■ **Section de texte**:

Entre 1982 et 2007, le nombre d’emplois à temps partiel a plus que doublé, passant de 2,1 à 4,4 millions [1]. Durant la même période, le nombre d’emplois temporaires (intérim, CDD, contrats aidés et apprentissage) est passé de 1 à 2,7 millions. Depuis, entre 2007 et 2014, le nombre d’emplois à temps partiel a continué à augmenter à vive allure (+ 500 000) et celui des emplois temporaires à une allure plus réduite (+ 100 000). Quant au chômage, on ne le sait que trop, il a très fortement progressé avec la crise : + 50 % entre le premier trimestre 2008 et le dernier trimestre 2015.

■ **Objectif**: Reprenez le texte ci-dessus sur le temps partiel, les emplois temporaires et le chômage, et poursuivez-le à partir de sa dernière phrase.

Enregistrements d'annotations de détection
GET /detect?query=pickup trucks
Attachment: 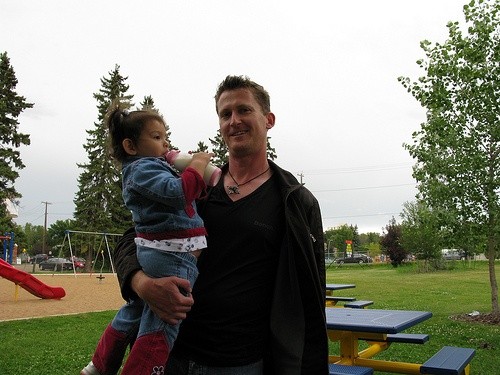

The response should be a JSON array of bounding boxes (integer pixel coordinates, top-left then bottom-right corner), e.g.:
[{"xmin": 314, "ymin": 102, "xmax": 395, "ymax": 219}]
[{"xmin": 30, "ymin": 253, "xmax": 54, "ymax": 263}]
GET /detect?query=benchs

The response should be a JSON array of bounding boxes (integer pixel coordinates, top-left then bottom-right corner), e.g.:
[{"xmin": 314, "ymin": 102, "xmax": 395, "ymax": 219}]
[{"xmin": 321, "ymin": 295, "xmax": 476, "ymax": 375}]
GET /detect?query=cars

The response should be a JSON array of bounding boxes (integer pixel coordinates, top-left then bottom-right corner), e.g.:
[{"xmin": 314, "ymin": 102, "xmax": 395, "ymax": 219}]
[
  {"xmin": 38, "ymin": 257, "xmax": 73, "ymax": 271},
  {"xmin": 335, "ymin": 254, "xmax": 373, "ymax": 264},
  {"xmin": 67, "ymin": 256, "xmax": 90, "ymax": 271},
  {"xmin": 441, "ymin": 248, "xmax": 474, "ymax": 261}
]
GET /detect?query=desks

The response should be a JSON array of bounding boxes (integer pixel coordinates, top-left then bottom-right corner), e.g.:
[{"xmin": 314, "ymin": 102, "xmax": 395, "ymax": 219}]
[
  {"xmin": 326, "ymin": 284, "xmax": 357, "ymax": 297},
  {"xmin": 325, "ymin": 307, "xmax": 433, "ymax": 358}
]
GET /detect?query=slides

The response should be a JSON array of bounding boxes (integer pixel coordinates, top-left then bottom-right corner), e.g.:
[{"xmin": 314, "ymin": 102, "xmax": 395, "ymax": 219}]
[{"xmin": 0, "ymin": 258, "xmax": 66, "ymax": 302}]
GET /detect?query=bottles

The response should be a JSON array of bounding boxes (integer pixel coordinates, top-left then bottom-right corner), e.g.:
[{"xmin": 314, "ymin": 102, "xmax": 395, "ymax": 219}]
[{"xmin": 164, "ymin": 149, "xmax": 222, "ymax": 186}]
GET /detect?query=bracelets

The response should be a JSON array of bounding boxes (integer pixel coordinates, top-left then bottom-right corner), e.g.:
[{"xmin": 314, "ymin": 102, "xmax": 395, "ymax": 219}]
[{"xmin": 226, "ymin": 165, "xmax": 270, "ymax": 194}]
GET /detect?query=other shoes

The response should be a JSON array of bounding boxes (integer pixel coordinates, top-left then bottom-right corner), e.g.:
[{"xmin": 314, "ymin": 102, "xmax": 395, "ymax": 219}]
[{"xmin": 80, "ymin": 360, "xmax": 101, "ymax": 375}]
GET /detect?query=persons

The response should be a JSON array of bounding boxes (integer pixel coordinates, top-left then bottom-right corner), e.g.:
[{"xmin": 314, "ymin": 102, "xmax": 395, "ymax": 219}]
[
  {"xmin": 80, "ymin": 108, "xmax": 216, "ymax": 375},
  {"xmin": 112, "ymin": 74, "xmax": 330, "ymax": 375}
]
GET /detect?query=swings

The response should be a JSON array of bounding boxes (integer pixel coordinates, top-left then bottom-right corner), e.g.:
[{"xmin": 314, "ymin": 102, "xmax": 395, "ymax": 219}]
[{"xmin": 79, "ymin": 233, "xmax": 95, "ymax": 273}]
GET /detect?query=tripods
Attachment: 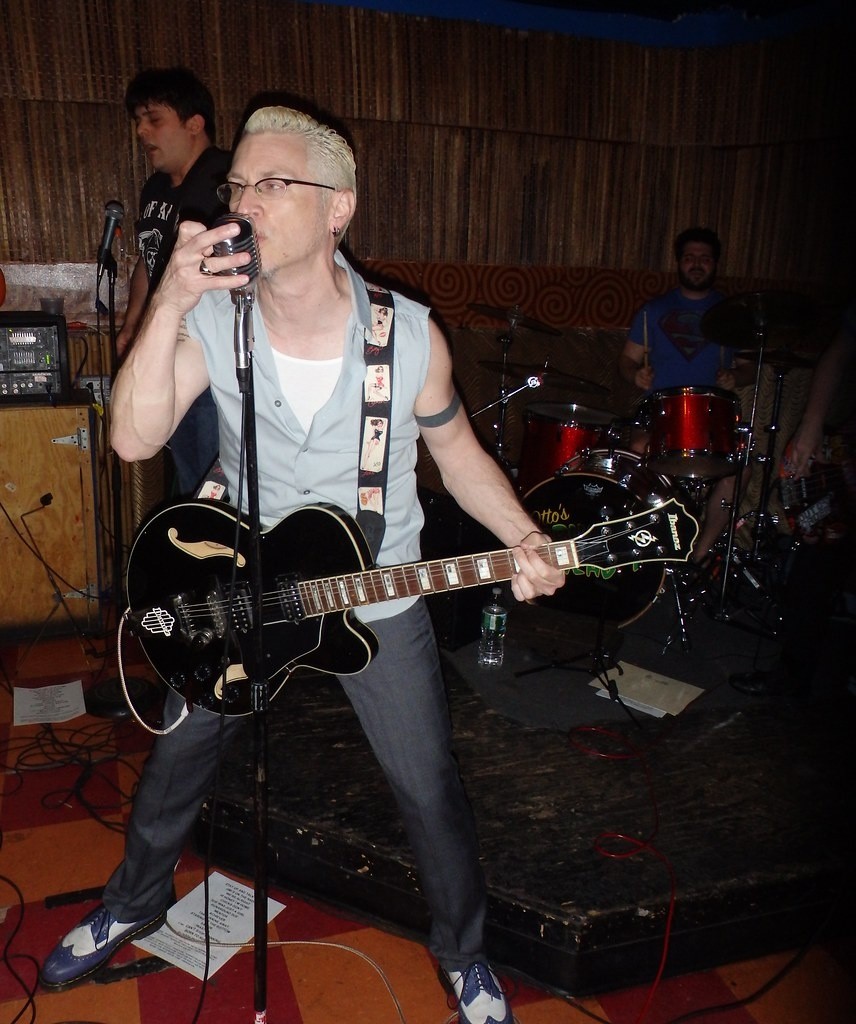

■ **Réponse à l'exercice**:
Toutefois, ces chiffres globaux masquent de très fortes inégalités selon les âges, le niveau de formation ou les catégories socioprofessionnelles. Le nombre d’emplois a progressé de 3,5 millions entre 1984 et 2014, résultant à la fois de disparition d’emplois (- 2,5 millions, principalement chez les agriculteurs et les ouvriers non qualifiés) et de création de nouveaux emplois : + 6 millions, parmi lesquels essentiellement des cadres et des professions intermédiaires (4,4 millions), mais aussi 1,2 million d’employées non qualifiées (le féminin est de rigueur car il s’agit à 80 % d’emplois pourvus par des femmes). Autrement dit, lorsqu’on a perdu son emploi ou que l’on arrive sur le marché du travail pour la première fois, mieux vaut avoir un niveau de qualification permettant d’accéder à des emplois de cadre ou de profession intermédiaire si l’on ne veut pas se retrouver durablement au chômage. Chez les femmes, cela est moins vrai, puisque le nombre d’employées non qualifiées (serveuses, caissières, femmes de chambre, femmes de ménage, vendeuses) progresse. Mais il s’agit souvent d’emplois paupérisants, à temps partiel ou à horaires atypiques.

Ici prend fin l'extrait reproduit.